Work required
Reproduce the KL divergence loss documentation from "mu_prior = predictions[LatentKey.PRIOR_MU.value].float()" up to and including "(0.5 * logvar_prior).exp()", updating "logvar_prior" to "log_variance_prior" wherever it occurs.

Passage provided

______________________________

Compute KL divergence loss.

Parameters:

Name Type Description Default
predictions dict[str, Tensor]

Dictionary with 'mu' and 'logvar' keys

required
targets dict[str, Tensor]

Not used for KL divergence

required
is_pad Tensor | None

Not used for KL divergence

None

Returns:

Type Description
LossOutput

LossOutput with KL divergence loss

Source code in src/versatil/metrics/losses/divergence.py
def forward(
    self,
    predictions: dict[str, torch.Tensor],
    targets: dict[str, torch.Tensor],
    is_pad: torch.Tensor | None = None,
) -> LossOutput:
    """Compute KL divergence loss.

    Args:
        predictions: Dictionary with 'mu' and 'logvar' keys
        targets: Not used for KL divergence
        is_pad: Not used for KL divergence

    Returns:
        LossOutput with KL divergence loss
    """
    if LatentKey.PRIOR_LOG_PROB.value in predictions:
        mu_q = predictions[LatentKey.POSTERIOR_MU.value].float()
        logvar_q = predictions[LatentKey.POSTERIOR_LOGVAR.value].float()
        std_q = (0.5 * logvar_q).exp()
        z = predictions[LatentKey.POSTERIOR_LATENT.value]
        log_p_z = predictions[LatentKey.PRIOR_LOG_PROB.value]  # (B,)
        posterior = torch.distributions.Normal(mu_q, std_q)
        log_q_z = posterior.log_prob(z).sum(dim=-1)  # (B,)
        # KL(q || p) = E_q[log q - log p] ≈ log q(z) - log p(z)
        kld = log_q_z - log_p_z
        kld_mean = kld.mean()

        component_losses = {MetricKey.KL_DIVERGENCE.value: kld_mean}
        total_loss = self.weight * kld_mean

        metadata = {
            MetadataKey.POSTERIOR_Z.value: z,
            MetadataKey.POSTERIOR_MU.value: mu_q,
            MetadataKey.POSTERIOR_LOGVAR.value: logvar_q,
        }
        prior_latent = predictions.get(LatentKey.PRIOR_LATENT.value)
        if prior_latent is not None:
            metadata[MetadataKey.PRIOR_Z.value] = prior_latent

        return LossOutput(
            total_loss=total_loss,
            component_losses=component_losses,
            metadata=metadata,
        )

    # Standard Gaussian prior - uses closed-form KL
    required_keys = self.get_required_keys()
    required_keys.update({LatentKey.PRIOR_MU.value, LatentKey.PRIOR_LOGVAR.value})
    if not all(k in predictions for k in required_keys):
        raise ValueError(
            f"Predictions must contain '{required_keys}' for KLDivergenceLoss."
        )
    mu_posterior = predictions[
        LatentKey.POSTERIOR_MU.value
    ].float()  # Using fp32 float for stability
    logvar_posterior = predictions[LatentKey.POSTERIOR_LOGVAR.value].float()
    mu_prior = predictions[LatentKey.PRIOR_MU.value].float()
    logvar_prior = predictions[LatentKey.PRIOR_LOGVAR.value].float()
    std_posterior = (0.5 * logvar_posterior).exp()
    std_prior = (0.5 * logvar_prior).exp()

______________________________

Brief descriptive captions:

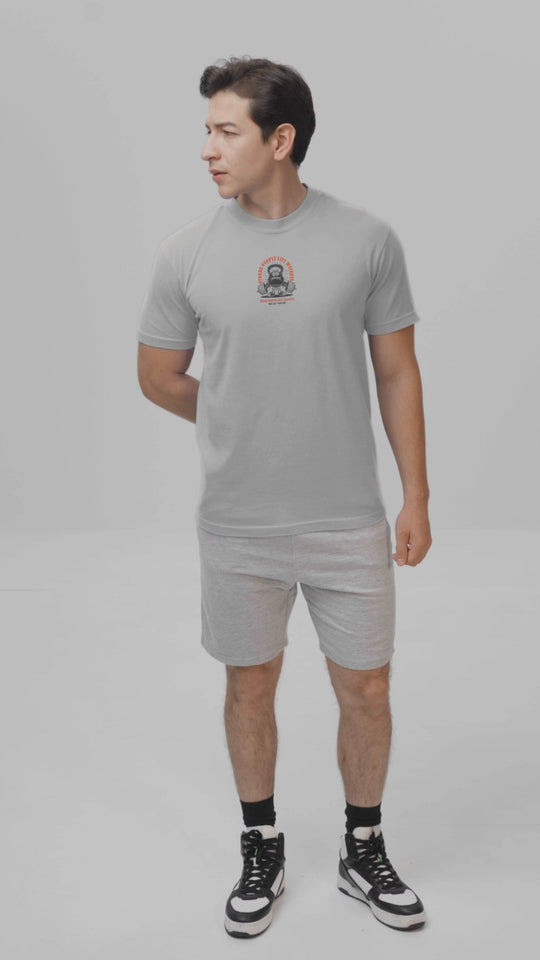 T-Shirt STRONG PEOPLE | Light grey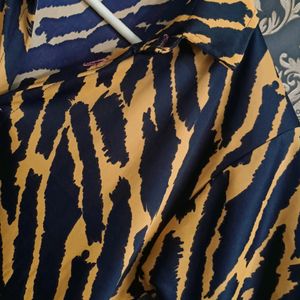 Tiger Pattern Printed Shirt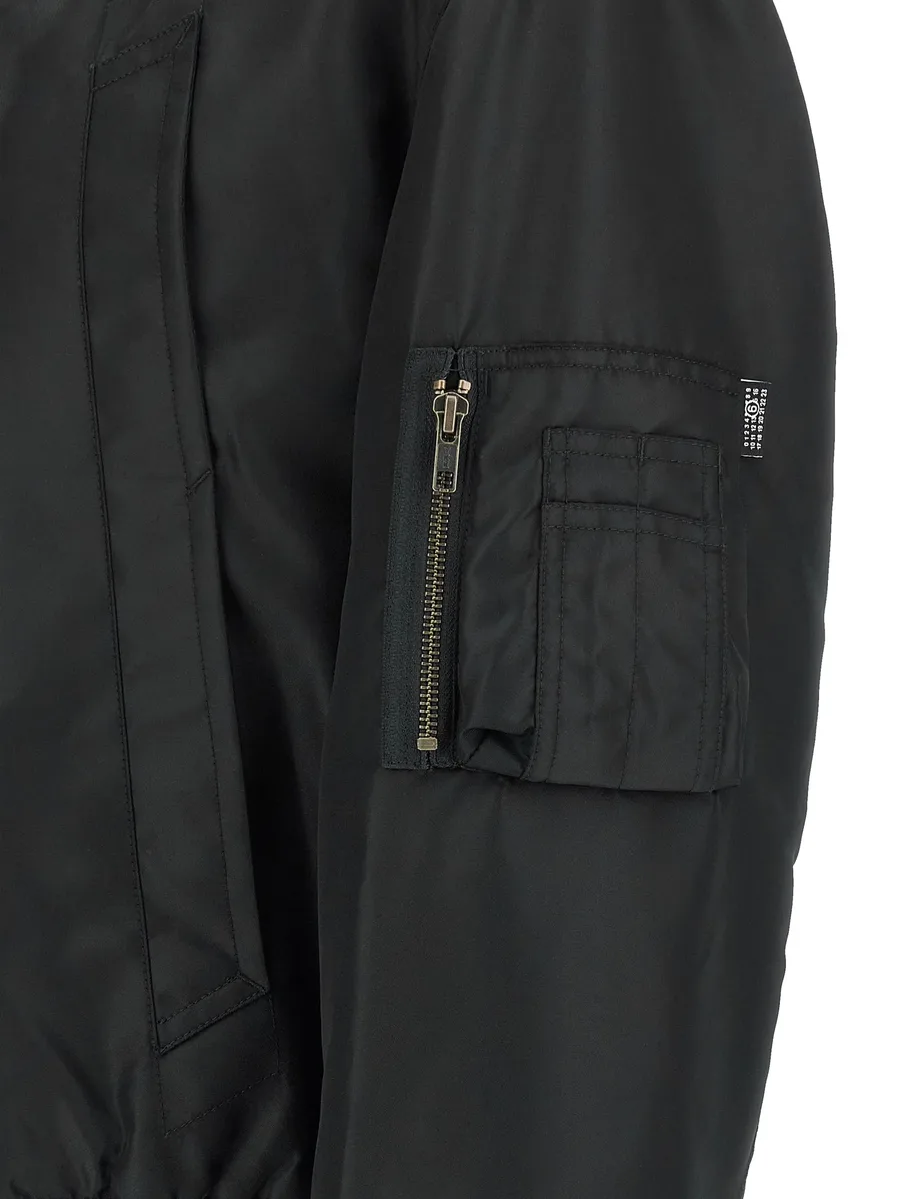 high-neck bomber jacket 7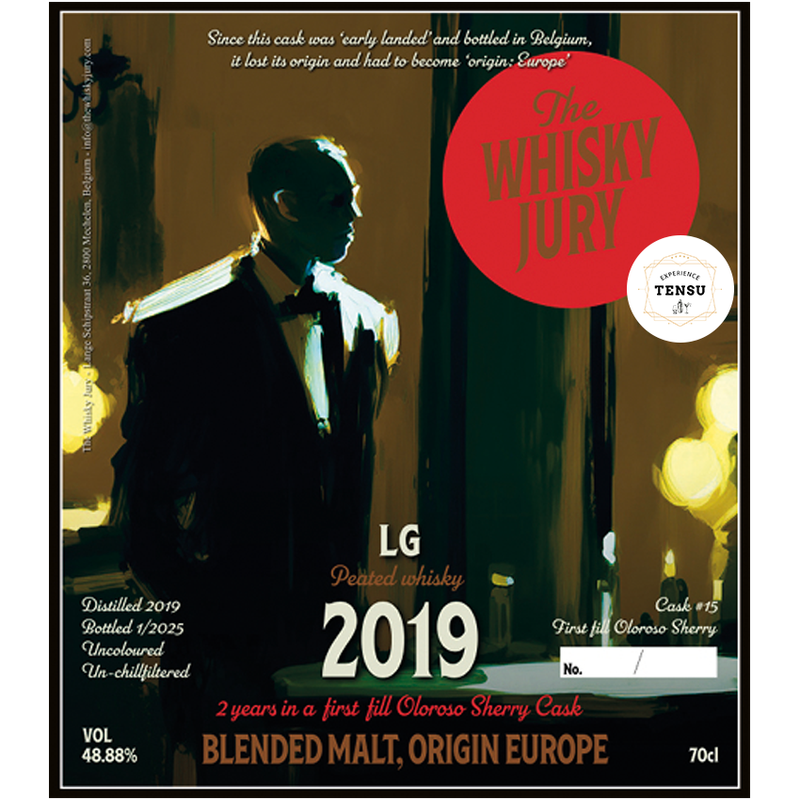 LG (2019-2025) 1st Fill Oloroso Sherry Cask #15 48.88 "The Whisky Jury"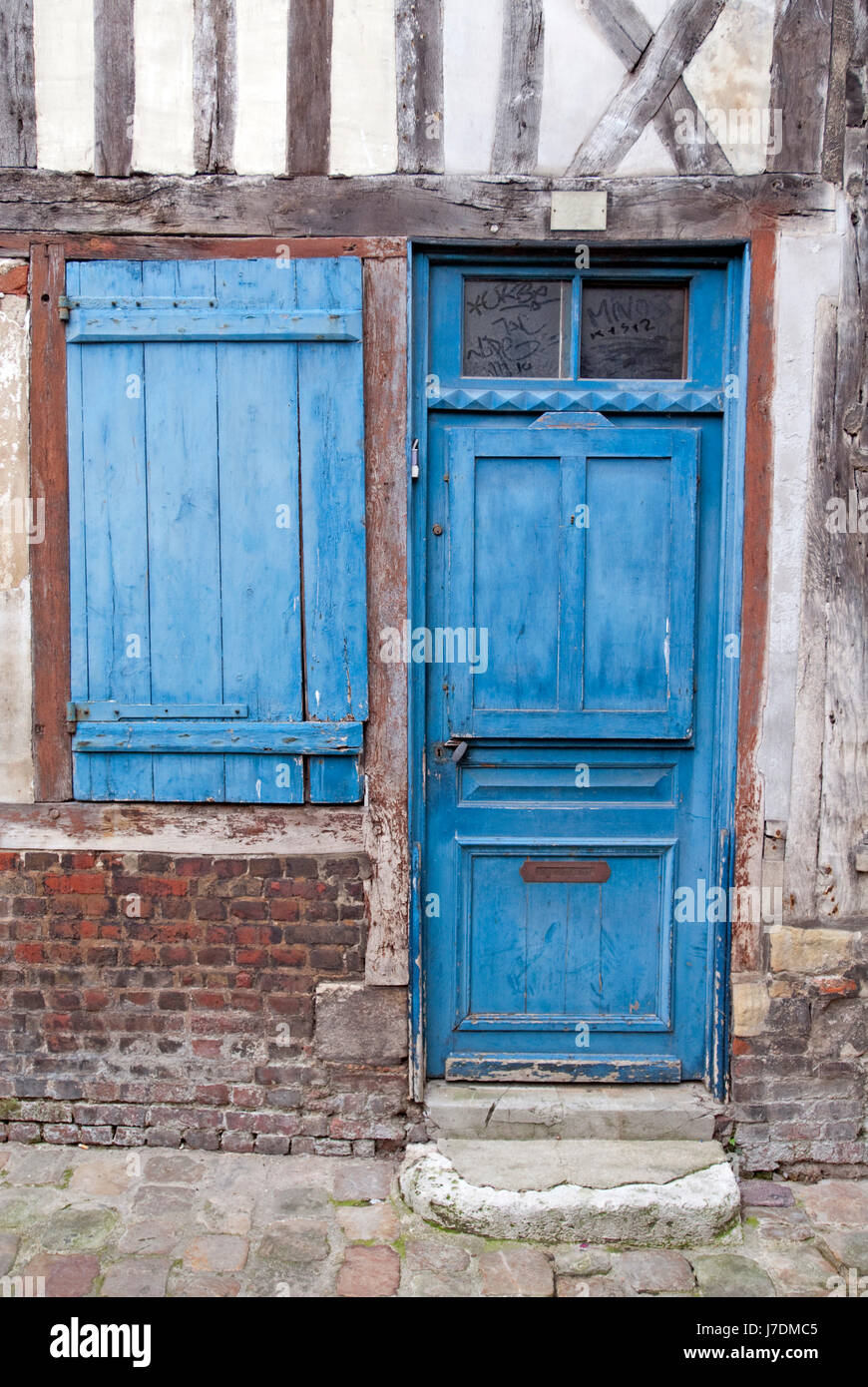 Door Frame Work France Old House Building Detail Window Porthole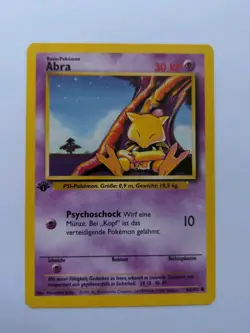 Abra Pokemon German Base Set 1st Edition (ABRA) #43 - Image 1
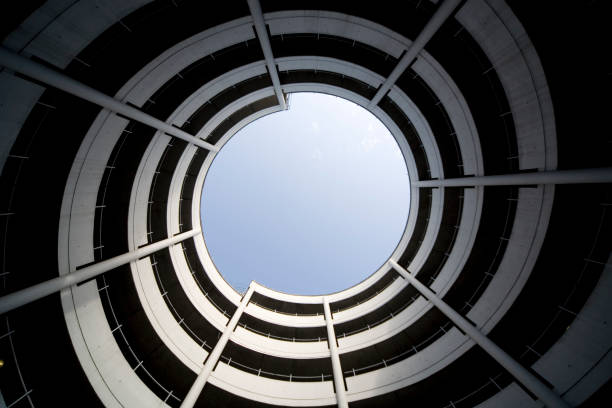 istock helix into the sky - modern staircase XL 173641471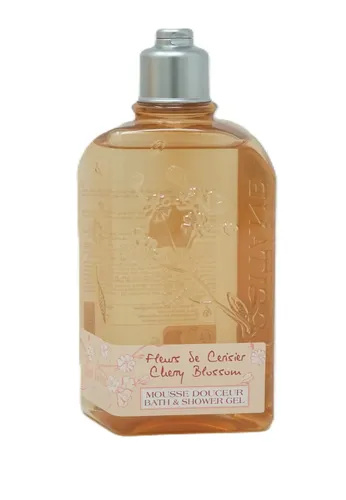L'Occitane Fleurs de Cerisier Kirschblüte Duschgel 250ml - Erleben Sie den zarten Duft der Kirschblüte mit diesem sanften Duschgel. Ideal für eine erfrischende Reinigung und tägliches Wohlbefinden.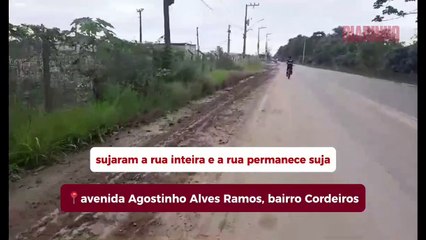 Ciclista reclama da falta de segurança em trechos do Cordeiros e São Vicente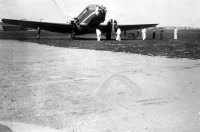 Snímek z letiště Kbely v době protektorátu, německý letoun Wibault-Penhoët 282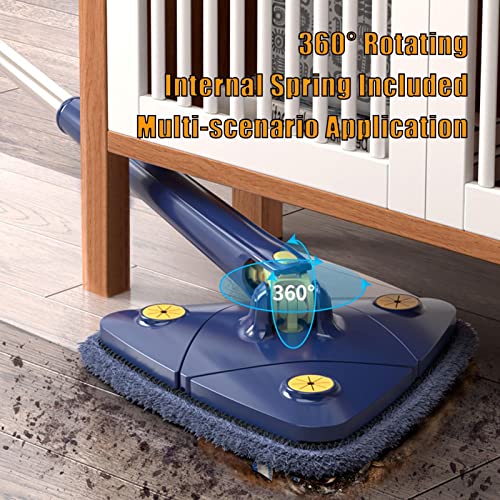 Mop pare| Mop Triângulo Multiuso para Limpeza | Esfregona limpeza pó microfibra triangular com funçã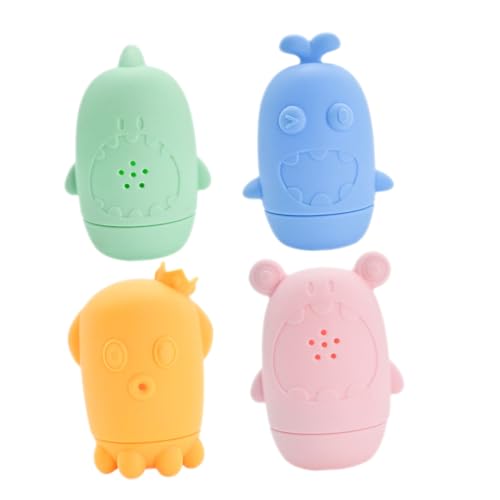Beaupretty 4 Stück Teiliges Badespielzeug aus Silikon Cartoon Spritztiere für Junge Mädchen und Kleinkinder Sicher Sanft Langlebig für Badewanne Pool und Wasserspaß von Jahren Beaupretty 4 Stück Teiliges Badespielzeug aus Silikon Cartoon Spritztiere für Junge Mädchen und Kleinkinder Sicher Sanft Langlebig für Badewanne Pool und Wasserspaß von Jahren von Beaupretty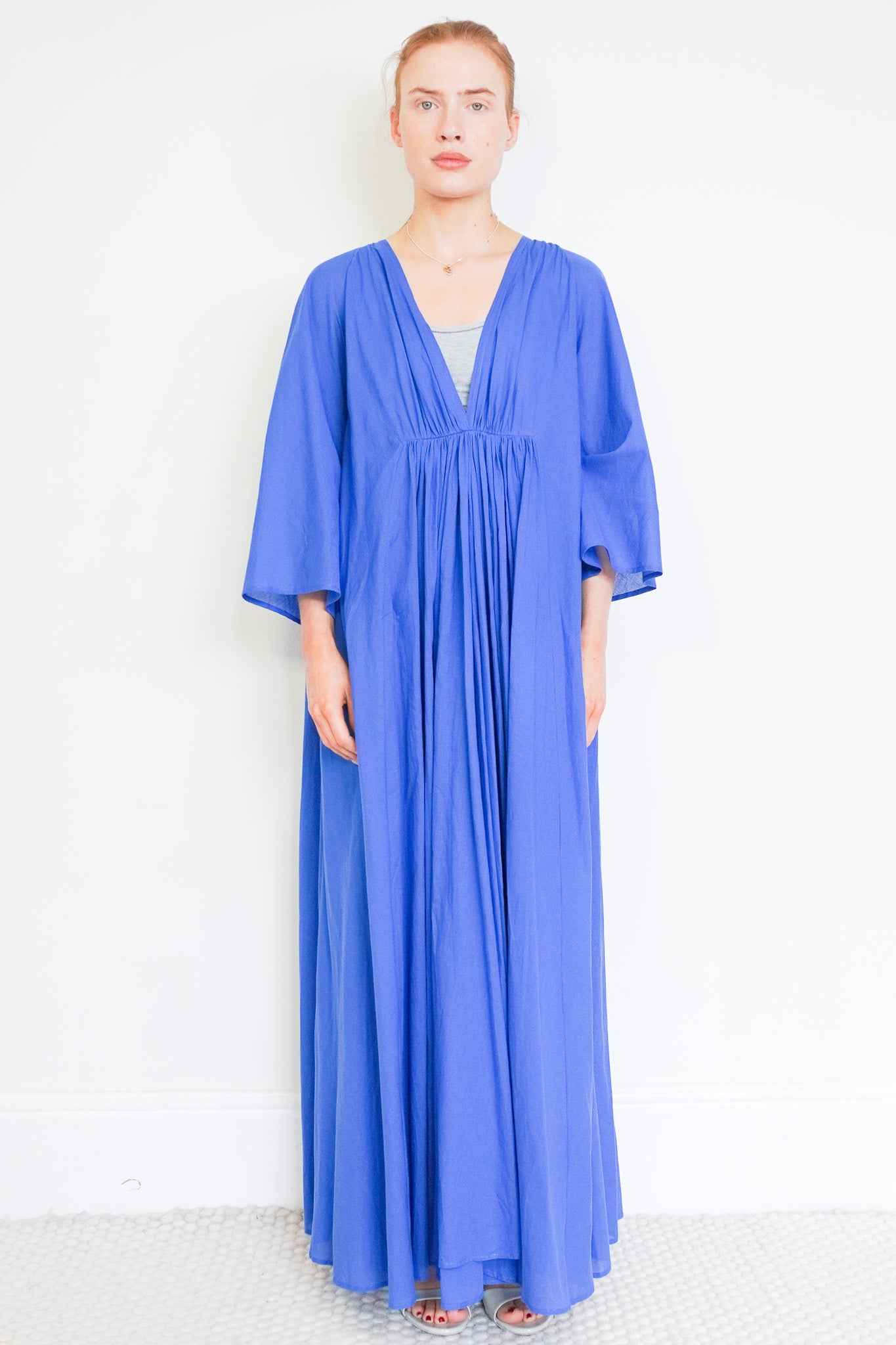 Kalita Blue Cotton Dress (RRP £650) | Authentic Preloved - Reloved Again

______________________________

Task solution
mu_prior = predictions[LatentKey.PRIOR_MU.value].float()
    log_variance_prior = predictions[LatentKey.PRIOR_LOGVAR.value].float()
    std_posterior = (0.5 * logvar_posterior).exp()
    std_prior = (0.5 * log_variance_prior).exp()